I'm reviewing 2005 with an arbitrary excerpt from the first entry of each month.
January: This year, I vow to play more Super Smash Bros. Melee. Though I bet that's going to happen anyway.
February: R.I.P. Arthur Miller. I found out during English class. Most people asked, "He's still alive?" (Well, no; he just died last night) or said, "Who's Arthur Miller?"
March: It feels really weird to run into your teacher at the gym.
April:
May: Underclassmen should stop asking me whether I "like" AP or IB tests better.

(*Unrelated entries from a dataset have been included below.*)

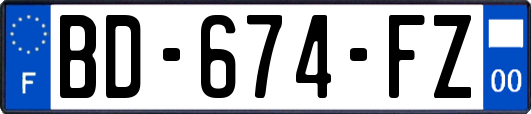 BD-674-FZ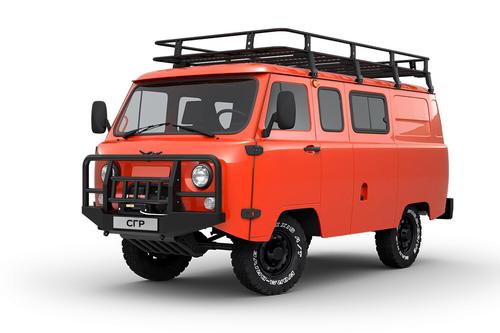UAZ SGR Expedition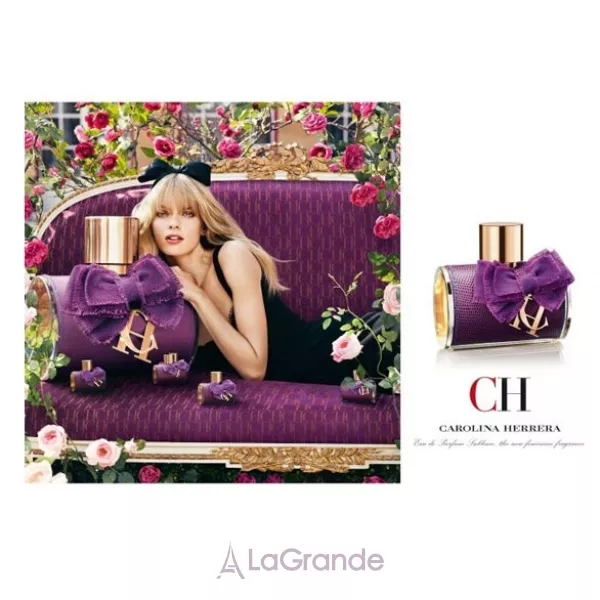 Carolina Herrera CH Eau de Parfum Sublime ����������� ���� (������)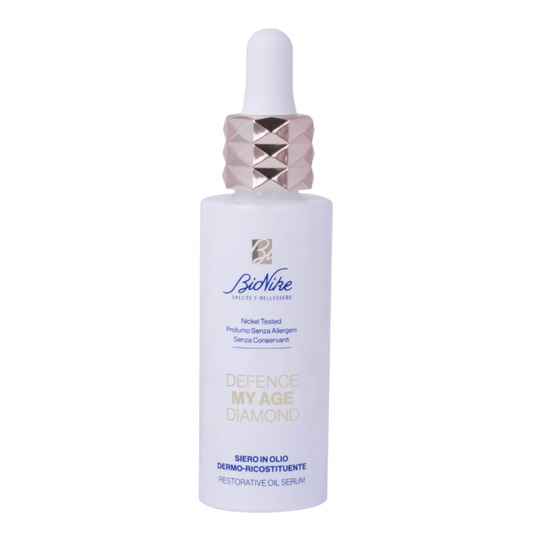 BioNike DEFENCE MY AGE DIAMOND Obnovujúce olejové sérum, 30 ml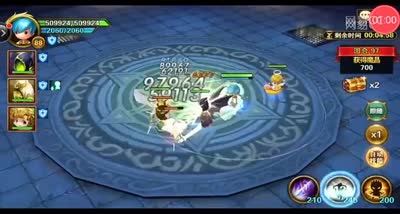 【童话C视频】魔腾高手进阶150层
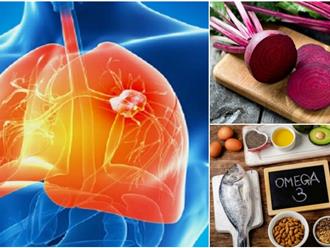 Có thể bạn chưa biết: 6 loại thực phẩm tốt cho phổi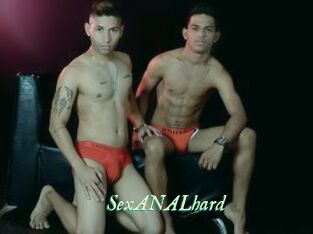 SexANALhard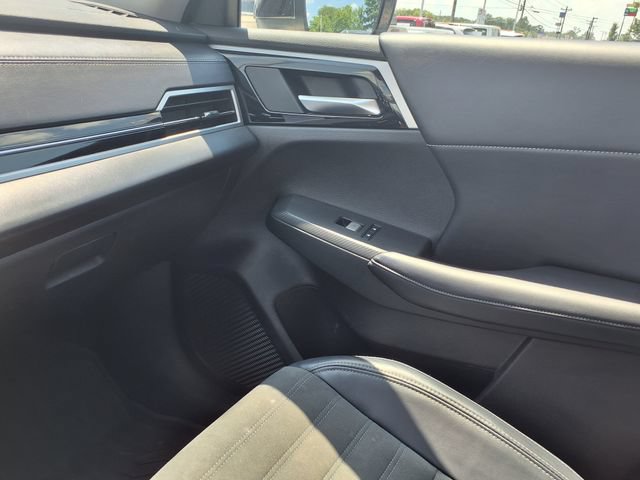 Used 2024 Mitsubishi Outlander SE FWD image 9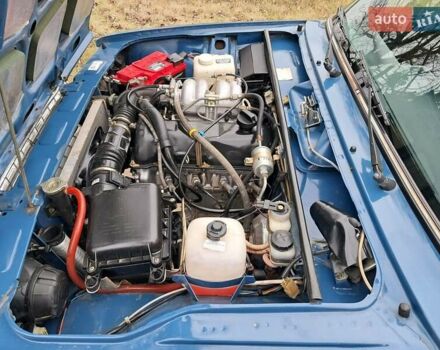 Синий ВАЗ 2107, объемом двигателя 1.5 л и пробегом 80 тыс. км за 3500 $, фото 36 на Automoto.ua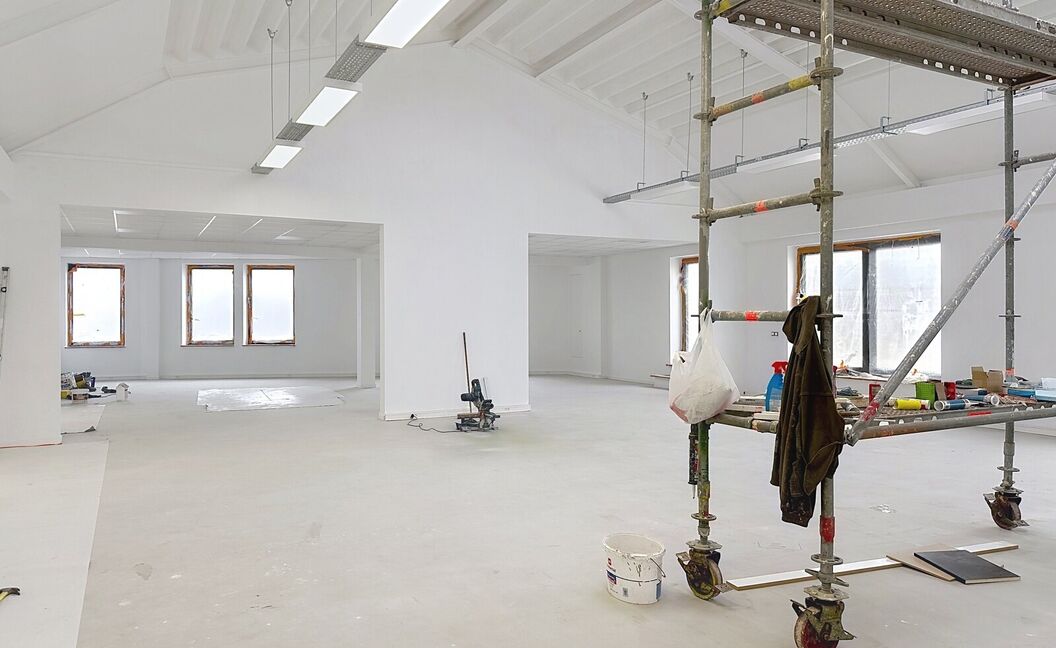 Industrieel gebouw te huur in Schelle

June: Those of you who know me will not recall that when my Theory of Knowledge class took a field trip to DC for our Art unit, I completed my work at the Hirshhorn (like a good student) and then snuck away to the Air and Space Museum for a much more enriching day.
July: I've never heard the term "fashion plate" for model, but at least it's obvious in context.
August: I went to Shadowland with some friends who used names from the Teenage Mutant Ninja Turtles as aliases. I chose the name Michelangelo, which sparked a debate over whether the proper spelling of the Renaissance painter was used for the cartoon, especially considering that the turtles are from Queens and their adopted parent of sorts was from Japan. Sadly, I found that the spelling is the same for the cartoon, anyway.
September: I don't miss ToK or French at all. I wish I could miss History, but I'm taking it right now, though it's a terrible class compared to IB History 1 and 2.
October: Quiz bowl is amazing.
November: "Horses have an even number of legs. Behind they have two legs, and in front they have fore-legs. This makes six legs, which is certainly an odd number of legs for a horse. But the only number that is both even and odd is infinity. Therefore, horses have an infinite number of legs. Now to show this for the general case, suppose that somewhere, there is a horse that has a finite number of legs. But that is a horse of a another color, and by the [above] lemma ["All horses are the same color"], that does not exist."
December: . . . no, this is just too recent. It would be like VH1 reminiscing about the '90s. Oh, wait.
I want to petition the Earth for a 36-hour day: 24 hours of activity and 12 hours of sleep. Who's with me?